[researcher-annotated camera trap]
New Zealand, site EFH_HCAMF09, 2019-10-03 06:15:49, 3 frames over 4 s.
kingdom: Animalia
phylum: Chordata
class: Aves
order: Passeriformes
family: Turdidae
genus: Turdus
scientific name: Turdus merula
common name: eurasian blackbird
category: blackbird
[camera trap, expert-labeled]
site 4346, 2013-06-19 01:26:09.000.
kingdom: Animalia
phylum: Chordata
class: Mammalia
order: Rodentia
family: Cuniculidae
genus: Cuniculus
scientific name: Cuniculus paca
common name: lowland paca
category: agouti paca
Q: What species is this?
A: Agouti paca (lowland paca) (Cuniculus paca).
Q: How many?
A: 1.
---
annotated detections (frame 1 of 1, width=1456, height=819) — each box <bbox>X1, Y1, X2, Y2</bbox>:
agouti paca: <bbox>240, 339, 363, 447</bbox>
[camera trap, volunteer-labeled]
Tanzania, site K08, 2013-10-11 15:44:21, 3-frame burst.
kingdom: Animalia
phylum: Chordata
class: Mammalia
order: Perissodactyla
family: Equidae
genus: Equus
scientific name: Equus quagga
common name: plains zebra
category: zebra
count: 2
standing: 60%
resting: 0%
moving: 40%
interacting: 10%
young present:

================

What the exercise asks → I'd like all of the entries written out again exactly as they appear above.

Worked solution →
[researcher-annotated camera trap]
New Zealand, site EFH_HCAMF09, 2019-10-03 06:15:49, 3 frames over 4 s.
kingdom: Animalia
phylum: Chordata
class: Aves
order: Passeriformes
family: Turdidae
genus: Turdus
scientific name: Turdus merula
common name: eurasian blackbird
category: blackbird
[camera trap, expert-labeled]
site 4346, 2013-06-19 01:26:09.000.
kingdom: Animalia
phylum: Chordata
class: Mammalia
order: Rodentia
family: Cuniculidae
genus: Cuniculus
scientific name: Cuniculus paca
common name: lowland paca
category: agouti paca
Q: What species is this?
A: Agouti paca (lowland paca) (Cuniculus paca).
Q: How many?
A: 1.
---
annotated detections (frame 1 of 1, width=1456, height=819) — each box <bbox>X1, Y1, X2, Y2</bbox>:
agouti paca: <bbox>240, 339, 363, 447</bbox>
[camera trap, volunteer-labeled]
Tanzania, site K08, 2013-10-11 15:44:21, 3-frame burst.
kingdom: Animalia
phylum: Chordata
class: Mammalia
order: Perissodactyla
family: Equidae
genus: Equus
scientific name: Equus quagga
common name: plains zebra
category: zebra
count: 2
standing: 60%
resting: 0%
moving: 40%
interacting: 10%
young present:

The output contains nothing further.